Но Придмор ответила только:
— Какая чушь!
А потом добавила:
— Не вертись так, дитя, ради всего святого!
Придмор была няней Матильды. Матильда считала ее очень скучной. Девочка была права. Маленькие дикари не носят неудобных платьев. Их никогда не трут мочалкой, не чешут гребнем, не натягивают на них перчатки и сапоги, не напяливают на голову шляпу и не засовывают в омнибус, который идет до Стретема, и все ради того, чтобы навестить двоюродную тетушку Уиллоуби. Мама договорилась о визите, и вот Придмор наряжала ее теперь, как куклу. Матильда знала, что сопротивляться бесполезно и даже не пыталась противостоять грядущему. Однако, у судьбы были насчет девочки другие планы.
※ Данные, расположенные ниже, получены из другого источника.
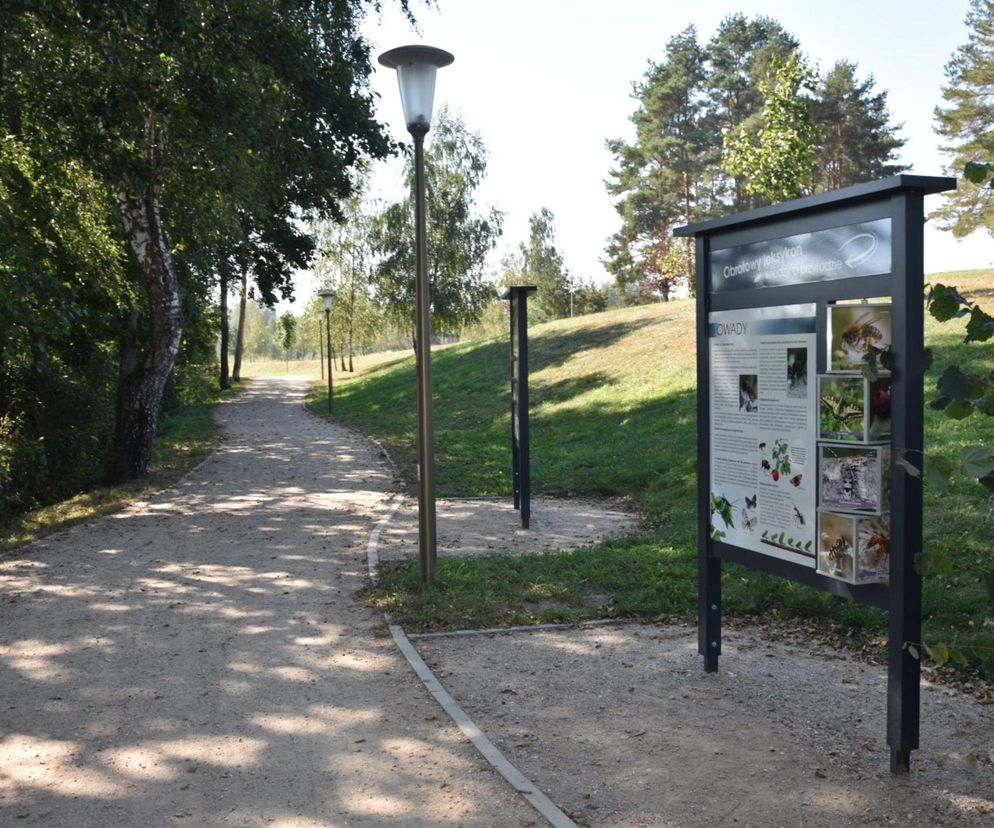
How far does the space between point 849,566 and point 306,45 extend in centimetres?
1104

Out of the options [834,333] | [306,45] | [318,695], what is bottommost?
[318,695]

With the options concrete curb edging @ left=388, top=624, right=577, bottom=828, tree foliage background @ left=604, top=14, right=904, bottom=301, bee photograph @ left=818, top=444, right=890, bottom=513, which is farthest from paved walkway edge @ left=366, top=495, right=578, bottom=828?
tree foliage background @ left=604, top=14, right=904, bottom=301

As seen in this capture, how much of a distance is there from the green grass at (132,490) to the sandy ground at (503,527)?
375 cm

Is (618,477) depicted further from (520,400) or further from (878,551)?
(878,551)

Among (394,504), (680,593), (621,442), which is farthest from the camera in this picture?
(621,442)

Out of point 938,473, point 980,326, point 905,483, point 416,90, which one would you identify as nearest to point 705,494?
point 905,483

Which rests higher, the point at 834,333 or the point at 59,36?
the point at 59,36

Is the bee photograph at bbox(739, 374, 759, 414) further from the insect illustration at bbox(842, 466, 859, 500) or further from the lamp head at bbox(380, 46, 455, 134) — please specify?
the lamp head at bbox(380, 46, 455, 134)

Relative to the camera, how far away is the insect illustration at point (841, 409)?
4278 millimetres

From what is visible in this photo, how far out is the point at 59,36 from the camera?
10.5 meters

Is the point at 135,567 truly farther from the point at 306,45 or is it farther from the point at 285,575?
the point at 306,45

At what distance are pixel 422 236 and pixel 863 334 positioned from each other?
4.20 m

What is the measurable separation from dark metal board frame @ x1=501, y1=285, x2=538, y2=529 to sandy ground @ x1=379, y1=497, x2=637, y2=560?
0.35m

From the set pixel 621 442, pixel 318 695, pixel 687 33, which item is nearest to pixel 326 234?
pixel 687 33
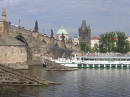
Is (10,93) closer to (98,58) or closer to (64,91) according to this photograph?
(64,91)

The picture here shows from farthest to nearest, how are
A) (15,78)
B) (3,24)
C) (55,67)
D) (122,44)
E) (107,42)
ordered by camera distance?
1. (107,42)
2. (122,44)
3. (3,24)
4. (55,67)
5. (15,78)

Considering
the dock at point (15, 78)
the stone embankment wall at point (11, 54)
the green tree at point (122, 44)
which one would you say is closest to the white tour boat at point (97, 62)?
the stone embankment wall at point (11, 54)

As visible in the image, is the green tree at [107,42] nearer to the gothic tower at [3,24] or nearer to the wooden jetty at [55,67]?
the wooden jetty at [55,67]

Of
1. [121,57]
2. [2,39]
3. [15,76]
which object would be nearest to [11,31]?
[2,39]

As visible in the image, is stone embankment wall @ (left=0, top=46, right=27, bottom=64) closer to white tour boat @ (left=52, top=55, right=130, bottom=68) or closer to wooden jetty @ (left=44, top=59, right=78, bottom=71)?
wooden jetty @ (left=44, top=59, right=78, bottom=71)

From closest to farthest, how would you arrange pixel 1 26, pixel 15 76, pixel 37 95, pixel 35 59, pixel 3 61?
pixel 37 95 → pixel 15 76 → pixel 3 61 → pixel 1 26 → pixel 35 59

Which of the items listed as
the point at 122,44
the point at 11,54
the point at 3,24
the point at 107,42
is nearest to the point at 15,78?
the point at 11,54

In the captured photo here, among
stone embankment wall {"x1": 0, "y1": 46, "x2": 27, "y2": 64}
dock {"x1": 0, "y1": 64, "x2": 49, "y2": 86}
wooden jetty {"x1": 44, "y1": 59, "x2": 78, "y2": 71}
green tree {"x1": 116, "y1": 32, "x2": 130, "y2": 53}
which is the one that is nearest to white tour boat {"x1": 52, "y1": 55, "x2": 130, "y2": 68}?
wooden jetty {"x1": 44, "y1": 59, "x2": 78, "y2": 71}

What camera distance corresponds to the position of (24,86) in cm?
3497

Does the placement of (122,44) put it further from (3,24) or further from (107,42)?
(3,24)

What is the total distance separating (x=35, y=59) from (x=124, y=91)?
57063mm

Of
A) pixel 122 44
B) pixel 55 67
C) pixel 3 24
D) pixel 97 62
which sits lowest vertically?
pixel 55 67

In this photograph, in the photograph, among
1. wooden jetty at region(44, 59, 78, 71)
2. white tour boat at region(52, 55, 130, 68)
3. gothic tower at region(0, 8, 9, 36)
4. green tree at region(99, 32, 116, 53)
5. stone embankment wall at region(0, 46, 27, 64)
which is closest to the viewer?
stone embankment wall at region(0, 46, 27, 64)

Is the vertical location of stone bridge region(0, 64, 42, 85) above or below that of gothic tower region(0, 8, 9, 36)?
below
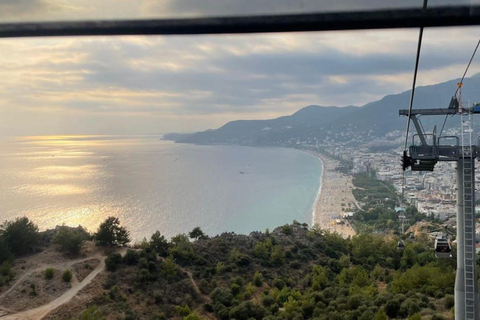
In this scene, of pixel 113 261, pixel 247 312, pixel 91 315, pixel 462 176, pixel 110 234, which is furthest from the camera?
pixel 110 234

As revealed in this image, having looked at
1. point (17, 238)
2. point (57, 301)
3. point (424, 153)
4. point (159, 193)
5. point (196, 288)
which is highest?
point (424, 153)

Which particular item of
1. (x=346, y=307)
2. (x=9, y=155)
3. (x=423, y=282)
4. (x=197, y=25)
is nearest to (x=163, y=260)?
(x=346, y=307)

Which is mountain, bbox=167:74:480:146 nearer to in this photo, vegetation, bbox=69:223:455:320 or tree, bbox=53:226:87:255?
vegetation, bbox=69:223:455:320

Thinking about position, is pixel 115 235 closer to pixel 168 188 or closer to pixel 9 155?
pixel 168 188

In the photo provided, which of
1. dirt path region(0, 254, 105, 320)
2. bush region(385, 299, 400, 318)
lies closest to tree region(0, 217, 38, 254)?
dirt path region(0, 254, 105, 320)

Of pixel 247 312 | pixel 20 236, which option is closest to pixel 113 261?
pixel 20 236

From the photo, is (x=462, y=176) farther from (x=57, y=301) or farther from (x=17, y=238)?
(x=17, y=238)


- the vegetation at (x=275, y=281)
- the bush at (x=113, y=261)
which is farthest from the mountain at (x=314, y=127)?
the bush at (x=113, y=261)
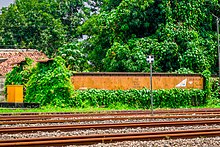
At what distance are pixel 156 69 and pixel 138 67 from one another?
166cm

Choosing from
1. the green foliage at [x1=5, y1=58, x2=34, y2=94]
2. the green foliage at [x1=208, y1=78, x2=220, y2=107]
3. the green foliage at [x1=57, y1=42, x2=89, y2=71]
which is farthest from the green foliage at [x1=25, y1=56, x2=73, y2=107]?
the green foliage at [x1=57, y1=42, x2=89, y2=71]

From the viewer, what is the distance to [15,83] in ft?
96.4

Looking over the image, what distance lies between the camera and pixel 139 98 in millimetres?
28797

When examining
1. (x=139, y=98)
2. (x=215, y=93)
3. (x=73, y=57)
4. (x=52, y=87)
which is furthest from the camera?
(x=73, y=57)

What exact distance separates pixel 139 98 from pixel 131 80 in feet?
4.22

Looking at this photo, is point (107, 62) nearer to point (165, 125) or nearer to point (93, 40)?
point (93, 40)

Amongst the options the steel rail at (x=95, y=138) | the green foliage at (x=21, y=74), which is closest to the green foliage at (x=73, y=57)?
the green foliage at (x=21, y=74)

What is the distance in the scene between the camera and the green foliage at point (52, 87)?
27406 millimetres

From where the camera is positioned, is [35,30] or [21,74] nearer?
[21,74]

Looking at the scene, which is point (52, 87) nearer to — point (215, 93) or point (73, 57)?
point (215, 93)

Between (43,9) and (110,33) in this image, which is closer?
(110,33)

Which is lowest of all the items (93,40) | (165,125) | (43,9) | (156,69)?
(165,125)

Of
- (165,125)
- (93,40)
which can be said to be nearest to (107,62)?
A: (93,40)

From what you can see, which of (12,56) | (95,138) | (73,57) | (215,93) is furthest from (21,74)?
(12,56)
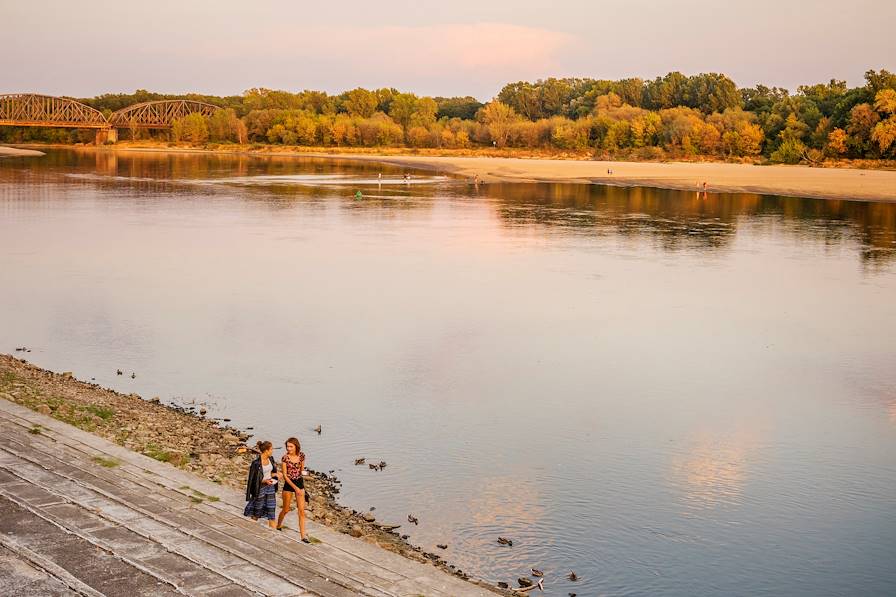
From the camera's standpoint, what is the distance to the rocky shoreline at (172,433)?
1264 centimetres

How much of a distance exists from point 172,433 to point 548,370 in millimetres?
9577

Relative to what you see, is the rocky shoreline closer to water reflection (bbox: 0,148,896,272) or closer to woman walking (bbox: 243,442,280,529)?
woman walking (bbox: 243,442,280,529)

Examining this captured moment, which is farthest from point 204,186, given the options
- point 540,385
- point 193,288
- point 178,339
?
point 540,385

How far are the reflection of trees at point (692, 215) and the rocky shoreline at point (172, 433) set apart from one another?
102ft

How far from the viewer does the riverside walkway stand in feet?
31.2

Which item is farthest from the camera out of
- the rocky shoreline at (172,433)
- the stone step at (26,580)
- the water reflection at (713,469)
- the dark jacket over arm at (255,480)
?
the water reflection at (713,469)

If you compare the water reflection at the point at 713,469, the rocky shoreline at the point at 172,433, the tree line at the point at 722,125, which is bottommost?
the water reflection at the point at 713,469

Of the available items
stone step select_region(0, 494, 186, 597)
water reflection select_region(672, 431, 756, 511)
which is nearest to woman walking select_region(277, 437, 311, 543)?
stone step select_region(0, 494, 186, 597)

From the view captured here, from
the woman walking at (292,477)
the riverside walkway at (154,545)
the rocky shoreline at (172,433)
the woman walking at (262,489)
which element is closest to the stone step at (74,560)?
the riverside walkway at (154,545)

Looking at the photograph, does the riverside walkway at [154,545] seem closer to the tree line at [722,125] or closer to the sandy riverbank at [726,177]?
the sandy riverbank at [726,177]

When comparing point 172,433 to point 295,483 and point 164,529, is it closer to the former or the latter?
point 295,483

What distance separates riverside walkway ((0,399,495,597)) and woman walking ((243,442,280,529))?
0.53 feet

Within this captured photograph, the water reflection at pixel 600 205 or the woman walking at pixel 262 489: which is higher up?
the water reflection at pixel 600 205

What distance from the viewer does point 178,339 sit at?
24.3 metres
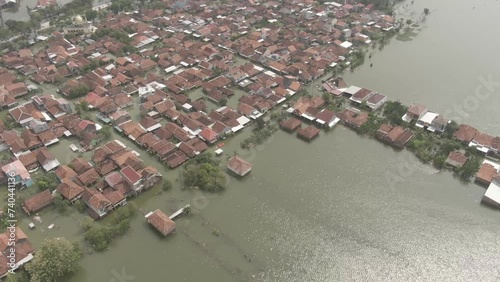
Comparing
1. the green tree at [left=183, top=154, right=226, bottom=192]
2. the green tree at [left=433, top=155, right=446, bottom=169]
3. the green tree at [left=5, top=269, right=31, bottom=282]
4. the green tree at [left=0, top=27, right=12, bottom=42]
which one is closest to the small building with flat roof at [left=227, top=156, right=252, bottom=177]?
the green tree at [left=183, top=154, right=226, bottom=192]

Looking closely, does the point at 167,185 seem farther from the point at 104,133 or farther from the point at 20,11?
the point at 20,11

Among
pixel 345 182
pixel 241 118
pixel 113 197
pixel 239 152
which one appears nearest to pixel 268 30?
pixel 241 118

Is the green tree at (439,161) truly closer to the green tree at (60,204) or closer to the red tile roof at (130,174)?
the red tile roof at (130,174)

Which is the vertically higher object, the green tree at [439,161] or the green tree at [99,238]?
the green tree at [439,161]

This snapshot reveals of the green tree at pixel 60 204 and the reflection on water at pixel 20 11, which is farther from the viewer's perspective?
the reflection on water at pixel 20 11

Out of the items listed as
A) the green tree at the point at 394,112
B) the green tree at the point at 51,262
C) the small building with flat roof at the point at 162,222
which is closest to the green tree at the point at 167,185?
the small building with flat roof at the point at 162,222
Судьбу не проведешь!
Когда последняя пуговица на сапогах, наконец, застегнулась (крючок для пуговиц частенько капризничал, особенно, когда надо было одеться побыстрей, но сегодня немного вредничала нога самой Матильды) несчастного ребенка повели вниз и усадили в прихожей ждать пока Придмор облачится во все свои наряды.
— Управлюсь за минуту, — сказала няня, но Матильда не питала иллюзий на этот счет. Она уселась ждать и печально болтала ногами на стуле.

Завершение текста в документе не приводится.